Online Data Collection

online data collectionWe all have heard the saying that "one man's trash is another man's treasure". Well, the modern version of this saying is the data exhaust. Data exhaust is the data generated as a byproduct of people's online actions and choices. Data exhaust consists of the various files generated by web browsers and their plug-ins such as cookies, log files, temporary internet files and .sol files (flash cookies). The main question is how can it be useful? The first wave of data can be fitted easily into the normal database tables and specific areas such as estimates, prices, fundamentals, etc. The second wave of quant data came as a transition from numerical data towards text that is not structured. That is the time when text mining became popular and available. Some modern technologies give their users the power to analyze millions of documents and articles in a short period of time. The third wave is the data exhaust – mining an unexplored area of huge data content to get a potential edge. This can be very helpful and beneficial when doing online marketing.
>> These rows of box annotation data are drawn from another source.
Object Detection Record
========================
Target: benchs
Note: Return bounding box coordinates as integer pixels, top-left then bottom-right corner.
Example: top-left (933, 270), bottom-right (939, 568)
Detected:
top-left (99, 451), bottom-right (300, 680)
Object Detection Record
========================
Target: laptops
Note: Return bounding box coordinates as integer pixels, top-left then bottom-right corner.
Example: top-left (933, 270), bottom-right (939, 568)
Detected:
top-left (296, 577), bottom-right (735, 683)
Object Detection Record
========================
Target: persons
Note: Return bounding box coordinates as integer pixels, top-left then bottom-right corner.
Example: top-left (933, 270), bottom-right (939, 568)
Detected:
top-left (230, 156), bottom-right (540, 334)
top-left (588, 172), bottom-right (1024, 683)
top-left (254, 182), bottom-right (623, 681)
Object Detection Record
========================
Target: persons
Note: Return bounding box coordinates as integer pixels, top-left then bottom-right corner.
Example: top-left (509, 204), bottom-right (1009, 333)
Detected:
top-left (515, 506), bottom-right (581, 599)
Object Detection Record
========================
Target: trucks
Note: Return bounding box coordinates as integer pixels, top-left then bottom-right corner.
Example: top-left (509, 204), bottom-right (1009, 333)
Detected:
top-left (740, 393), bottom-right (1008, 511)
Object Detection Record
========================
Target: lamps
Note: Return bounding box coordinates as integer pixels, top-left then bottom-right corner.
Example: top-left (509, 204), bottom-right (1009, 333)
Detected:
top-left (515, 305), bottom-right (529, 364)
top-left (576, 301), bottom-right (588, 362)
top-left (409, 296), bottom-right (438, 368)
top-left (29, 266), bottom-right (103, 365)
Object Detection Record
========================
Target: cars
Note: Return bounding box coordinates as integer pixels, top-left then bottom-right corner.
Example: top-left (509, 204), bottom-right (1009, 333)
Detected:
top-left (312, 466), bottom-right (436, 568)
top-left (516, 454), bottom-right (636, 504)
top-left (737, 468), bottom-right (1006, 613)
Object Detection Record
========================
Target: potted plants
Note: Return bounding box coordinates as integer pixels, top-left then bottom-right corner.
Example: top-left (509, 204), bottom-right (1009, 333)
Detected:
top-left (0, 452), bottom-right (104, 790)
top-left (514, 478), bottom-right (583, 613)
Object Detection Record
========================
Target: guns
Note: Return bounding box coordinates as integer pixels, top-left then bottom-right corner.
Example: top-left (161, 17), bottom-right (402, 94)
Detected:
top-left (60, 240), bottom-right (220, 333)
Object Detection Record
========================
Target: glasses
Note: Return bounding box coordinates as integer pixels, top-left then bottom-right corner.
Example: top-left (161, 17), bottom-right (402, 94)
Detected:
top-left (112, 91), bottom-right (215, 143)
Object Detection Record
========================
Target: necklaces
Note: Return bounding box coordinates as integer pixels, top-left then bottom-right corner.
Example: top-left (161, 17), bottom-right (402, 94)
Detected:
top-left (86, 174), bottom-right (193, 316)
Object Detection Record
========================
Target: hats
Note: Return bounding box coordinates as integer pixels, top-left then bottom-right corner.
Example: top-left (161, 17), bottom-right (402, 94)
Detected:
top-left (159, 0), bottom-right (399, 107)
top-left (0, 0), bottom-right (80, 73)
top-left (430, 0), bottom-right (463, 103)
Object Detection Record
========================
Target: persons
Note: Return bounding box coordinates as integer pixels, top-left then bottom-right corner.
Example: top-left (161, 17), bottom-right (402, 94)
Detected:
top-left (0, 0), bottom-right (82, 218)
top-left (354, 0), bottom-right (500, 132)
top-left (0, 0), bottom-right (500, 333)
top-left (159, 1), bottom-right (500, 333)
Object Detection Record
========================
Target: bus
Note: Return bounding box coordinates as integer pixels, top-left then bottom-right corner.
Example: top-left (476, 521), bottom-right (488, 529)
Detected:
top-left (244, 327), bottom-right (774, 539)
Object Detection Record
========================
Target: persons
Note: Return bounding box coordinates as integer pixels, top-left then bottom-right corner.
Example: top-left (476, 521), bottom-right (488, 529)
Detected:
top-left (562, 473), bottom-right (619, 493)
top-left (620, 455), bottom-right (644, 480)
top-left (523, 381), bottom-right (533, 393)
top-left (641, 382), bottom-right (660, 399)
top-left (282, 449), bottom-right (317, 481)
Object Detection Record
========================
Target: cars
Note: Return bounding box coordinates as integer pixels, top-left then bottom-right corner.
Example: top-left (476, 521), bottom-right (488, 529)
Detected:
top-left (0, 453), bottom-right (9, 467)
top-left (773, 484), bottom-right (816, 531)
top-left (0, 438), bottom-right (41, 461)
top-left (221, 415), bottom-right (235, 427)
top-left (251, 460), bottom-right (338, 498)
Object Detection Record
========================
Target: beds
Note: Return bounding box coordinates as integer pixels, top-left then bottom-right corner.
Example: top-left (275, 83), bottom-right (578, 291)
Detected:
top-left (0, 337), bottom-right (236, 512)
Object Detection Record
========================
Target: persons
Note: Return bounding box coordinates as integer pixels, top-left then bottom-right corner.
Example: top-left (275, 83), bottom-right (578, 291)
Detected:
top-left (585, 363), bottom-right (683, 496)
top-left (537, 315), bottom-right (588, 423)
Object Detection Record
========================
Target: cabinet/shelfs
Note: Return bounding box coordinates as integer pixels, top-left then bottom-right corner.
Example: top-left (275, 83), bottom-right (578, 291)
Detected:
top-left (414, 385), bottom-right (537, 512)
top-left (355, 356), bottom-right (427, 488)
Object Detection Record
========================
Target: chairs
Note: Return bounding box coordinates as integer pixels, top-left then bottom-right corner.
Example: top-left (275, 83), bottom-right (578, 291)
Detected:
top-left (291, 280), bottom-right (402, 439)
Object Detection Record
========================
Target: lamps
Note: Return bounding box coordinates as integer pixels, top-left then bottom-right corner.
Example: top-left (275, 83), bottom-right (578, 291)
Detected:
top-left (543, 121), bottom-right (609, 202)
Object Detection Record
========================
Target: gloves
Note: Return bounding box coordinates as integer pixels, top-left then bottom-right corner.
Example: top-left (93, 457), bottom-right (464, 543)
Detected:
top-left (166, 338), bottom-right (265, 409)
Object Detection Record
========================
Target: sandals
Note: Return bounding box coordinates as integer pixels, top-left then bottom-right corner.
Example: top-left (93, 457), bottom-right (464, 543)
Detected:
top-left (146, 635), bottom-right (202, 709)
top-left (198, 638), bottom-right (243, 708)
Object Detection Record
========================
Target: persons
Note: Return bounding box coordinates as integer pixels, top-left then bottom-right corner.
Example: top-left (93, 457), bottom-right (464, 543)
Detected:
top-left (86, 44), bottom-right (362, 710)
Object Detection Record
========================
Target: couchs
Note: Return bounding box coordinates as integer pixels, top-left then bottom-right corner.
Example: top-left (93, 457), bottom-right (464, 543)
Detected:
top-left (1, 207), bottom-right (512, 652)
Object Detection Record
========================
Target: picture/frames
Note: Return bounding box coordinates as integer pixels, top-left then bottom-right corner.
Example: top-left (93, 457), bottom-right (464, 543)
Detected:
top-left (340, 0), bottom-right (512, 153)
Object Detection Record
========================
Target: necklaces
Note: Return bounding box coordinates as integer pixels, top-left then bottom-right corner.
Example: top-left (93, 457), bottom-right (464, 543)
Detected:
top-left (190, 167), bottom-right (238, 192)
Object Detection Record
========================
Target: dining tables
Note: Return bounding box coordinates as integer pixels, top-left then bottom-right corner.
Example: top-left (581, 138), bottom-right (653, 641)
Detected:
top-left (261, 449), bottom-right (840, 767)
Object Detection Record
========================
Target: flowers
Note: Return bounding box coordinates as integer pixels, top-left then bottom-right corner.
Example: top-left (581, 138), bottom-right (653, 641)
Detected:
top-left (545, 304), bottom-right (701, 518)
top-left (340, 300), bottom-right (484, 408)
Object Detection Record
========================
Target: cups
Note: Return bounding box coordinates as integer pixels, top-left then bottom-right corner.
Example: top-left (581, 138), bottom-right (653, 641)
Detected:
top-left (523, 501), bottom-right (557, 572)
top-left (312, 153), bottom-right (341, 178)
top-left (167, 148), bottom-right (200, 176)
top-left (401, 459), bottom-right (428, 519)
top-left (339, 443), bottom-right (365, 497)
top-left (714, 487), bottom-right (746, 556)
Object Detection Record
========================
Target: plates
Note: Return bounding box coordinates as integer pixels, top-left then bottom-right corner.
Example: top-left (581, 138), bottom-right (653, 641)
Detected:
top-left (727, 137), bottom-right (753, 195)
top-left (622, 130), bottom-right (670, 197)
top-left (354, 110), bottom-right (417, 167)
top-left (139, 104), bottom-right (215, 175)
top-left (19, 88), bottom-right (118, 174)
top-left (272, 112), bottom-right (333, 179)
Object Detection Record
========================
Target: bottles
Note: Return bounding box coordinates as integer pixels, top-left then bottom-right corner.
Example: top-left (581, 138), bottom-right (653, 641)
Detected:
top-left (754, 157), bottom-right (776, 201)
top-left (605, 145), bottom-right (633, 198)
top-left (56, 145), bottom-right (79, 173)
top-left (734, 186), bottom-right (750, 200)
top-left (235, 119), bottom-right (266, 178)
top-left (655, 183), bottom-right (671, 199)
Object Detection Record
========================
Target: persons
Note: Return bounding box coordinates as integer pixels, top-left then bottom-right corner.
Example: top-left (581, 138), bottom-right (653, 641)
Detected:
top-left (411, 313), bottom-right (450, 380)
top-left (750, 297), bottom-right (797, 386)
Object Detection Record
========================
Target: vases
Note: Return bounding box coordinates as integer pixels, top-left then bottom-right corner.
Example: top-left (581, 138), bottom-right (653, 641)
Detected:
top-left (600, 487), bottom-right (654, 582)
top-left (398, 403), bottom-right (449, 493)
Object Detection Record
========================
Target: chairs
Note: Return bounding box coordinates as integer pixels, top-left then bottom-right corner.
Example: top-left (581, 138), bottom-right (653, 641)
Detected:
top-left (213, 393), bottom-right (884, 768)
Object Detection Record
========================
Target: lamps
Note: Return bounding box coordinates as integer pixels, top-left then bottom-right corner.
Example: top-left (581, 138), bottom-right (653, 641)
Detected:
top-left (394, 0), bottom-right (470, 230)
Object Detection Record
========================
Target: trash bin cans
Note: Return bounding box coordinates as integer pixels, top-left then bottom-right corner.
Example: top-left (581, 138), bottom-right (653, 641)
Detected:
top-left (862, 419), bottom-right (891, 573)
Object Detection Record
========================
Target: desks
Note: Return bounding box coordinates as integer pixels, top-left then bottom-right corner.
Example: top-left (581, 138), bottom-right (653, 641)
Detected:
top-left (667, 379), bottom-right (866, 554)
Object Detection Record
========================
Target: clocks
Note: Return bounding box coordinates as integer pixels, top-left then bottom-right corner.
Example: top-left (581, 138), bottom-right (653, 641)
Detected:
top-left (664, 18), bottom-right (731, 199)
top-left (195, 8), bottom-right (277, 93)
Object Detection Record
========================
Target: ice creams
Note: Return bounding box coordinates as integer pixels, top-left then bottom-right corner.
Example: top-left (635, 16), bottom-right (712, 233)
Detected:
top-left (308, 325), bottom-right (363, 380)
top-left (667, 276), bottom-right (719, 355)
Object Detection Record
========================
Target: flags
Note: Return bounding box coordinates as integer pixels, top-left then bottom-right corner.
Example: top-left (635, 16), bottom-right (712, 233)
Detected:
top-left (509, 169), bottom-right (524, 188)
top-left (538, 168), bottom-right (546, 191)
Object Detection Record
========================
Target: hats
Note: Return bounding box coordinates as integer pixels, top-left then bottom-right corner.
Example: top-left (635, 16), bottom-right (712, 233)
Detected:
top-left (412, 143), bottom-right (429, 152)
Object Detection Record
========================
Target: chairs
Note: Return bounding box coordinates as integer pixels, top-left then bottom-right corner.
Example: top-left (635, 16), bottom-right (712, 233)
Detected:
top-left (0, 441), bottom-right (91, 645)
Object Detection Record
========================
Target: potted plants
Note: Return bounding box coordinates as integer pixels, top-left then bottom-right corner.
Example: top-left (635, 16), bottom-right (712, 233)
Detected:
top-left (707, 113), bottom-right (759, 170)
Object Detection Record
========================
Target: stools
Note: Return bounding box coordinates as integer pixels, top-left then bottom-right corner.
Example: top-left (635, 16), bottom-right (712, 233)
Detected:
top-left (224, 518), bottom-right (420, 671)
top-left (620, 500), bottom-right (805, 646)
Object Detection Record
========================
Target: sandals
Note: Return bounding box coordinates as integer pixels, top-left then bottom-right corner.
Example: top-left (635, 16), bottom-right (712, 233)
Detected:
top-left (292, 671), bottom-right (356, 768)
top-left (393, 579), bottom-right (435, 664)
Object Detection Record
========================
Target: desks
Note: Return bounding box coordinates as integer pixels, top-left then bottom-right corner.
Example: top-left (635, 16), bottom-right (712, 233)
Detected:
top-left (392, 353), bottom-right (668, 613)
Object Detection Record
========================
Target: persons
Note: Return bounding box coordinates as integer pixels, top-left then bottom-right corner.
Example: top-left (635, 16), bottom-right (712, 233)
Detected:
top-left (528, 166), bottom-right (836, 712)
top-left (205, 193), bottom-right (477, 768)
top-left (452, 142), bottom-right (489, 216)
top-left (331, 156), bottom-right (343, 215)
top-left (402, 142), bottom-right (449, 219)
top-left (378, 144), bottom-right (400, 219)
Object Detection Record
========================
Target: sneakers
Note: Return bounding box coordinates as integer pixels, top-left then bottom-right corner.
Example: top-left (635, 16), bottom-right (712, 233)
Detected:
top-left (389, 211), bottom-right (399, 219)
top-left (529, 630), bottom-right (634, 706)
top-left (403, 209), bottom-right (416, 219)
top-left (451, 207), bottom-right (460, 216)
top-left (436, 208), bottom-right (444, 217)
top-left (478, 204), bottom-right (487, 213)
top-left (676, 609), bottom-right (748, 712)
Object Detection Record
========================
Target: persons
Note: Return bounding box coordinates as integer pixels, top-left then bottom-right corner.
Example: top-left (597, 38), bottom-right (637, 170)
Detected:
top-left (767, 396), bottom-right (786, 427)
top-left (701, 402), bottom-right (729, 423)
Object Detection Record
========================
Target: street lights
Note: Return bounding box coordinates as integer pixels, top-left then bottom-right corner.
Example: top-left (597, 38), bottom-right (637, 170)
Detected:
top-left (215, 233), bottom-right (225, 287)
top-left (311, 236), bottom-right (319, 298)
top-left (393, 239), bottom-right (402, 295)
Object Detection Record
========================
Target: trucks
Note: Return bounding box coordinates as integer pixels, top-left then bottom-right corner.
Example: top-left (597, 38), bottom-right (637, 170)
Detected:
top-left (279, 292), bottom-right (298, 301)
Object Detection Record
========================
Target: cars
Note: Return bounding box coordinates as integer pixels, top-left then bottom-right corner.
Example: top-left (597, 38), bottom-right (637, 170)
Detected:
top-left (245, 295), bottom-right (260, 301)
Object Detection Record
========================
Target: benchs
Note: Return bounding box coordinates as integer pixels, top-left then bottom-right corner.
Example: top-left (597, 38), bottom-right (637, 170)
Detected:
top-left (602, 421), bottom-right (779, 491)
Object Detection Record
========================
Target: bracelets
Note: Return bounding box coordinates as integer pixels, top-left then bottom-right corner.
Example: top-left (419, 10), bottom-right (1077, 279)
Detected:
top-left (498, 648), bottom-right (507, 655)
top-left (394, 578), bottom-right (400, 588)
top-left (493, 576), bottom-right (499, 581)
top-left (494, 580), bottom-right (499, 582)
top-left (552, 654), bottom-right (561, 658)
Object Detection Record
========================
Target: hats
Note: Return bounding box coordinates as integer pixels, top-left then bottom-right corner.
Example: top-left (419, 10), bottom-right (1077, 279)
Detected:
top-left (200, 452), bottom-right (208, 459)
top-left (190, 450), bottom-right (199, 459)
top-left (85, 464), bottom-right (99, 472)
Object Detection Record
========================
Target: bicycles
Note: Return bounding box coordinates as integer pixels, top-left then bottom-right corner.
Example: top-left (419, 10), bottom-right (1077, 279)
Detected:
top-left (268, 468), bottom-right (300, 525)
The following are some things you should have in mind and know about data exhaust. First, you should always ask to get anonymous data. This is because most of the people are concerned about the way their data is used. Quants are not interested in what the individuals are doing, but they want to learn about the behavior that is in relation to the macro or company level. Anonymous data is in the best interest for anyone involved.

Second, think about and take into consideration the stakeholders in your potential partner company. Credit card companies have two major stakeholders – merchants that accept credit cards and credit card holders. If you are a credit card holder, you probably do not care what the credit card company does with the anonymous purchase data. However, a large merchant would not be pleased if the credit card company gives the transaction data to some financial investors. Explore and check these concerns early.

Thirdly, think outside-of-box regarding the proxies. Think of the data types that would be proxy. One example is the GPS data which is pretty helpful and precise in telling you where and how long someone has been somewhere. If a person stays for longer periods in a restaurant or a shop, then it is most likely that the person is buying something.

Fourth, be prepared for lots of cleaning work. There are big chances that your potential partner has not thought of monetizing the data exhaust when their companies and businesses were initially established. That is why you should not expect that this type of work to come to you without problems.

Fifth, data exhaust that does not have enough history may not look particularly useful. Sad side-effect for data exhaust is that it can often come with limited or no history. This is because either the company has recently started to retain the data exhaust or the potential partner has just begun to work. Be careful, because with limited data exhaust history you have no idea how will that data perform during many different market regimes.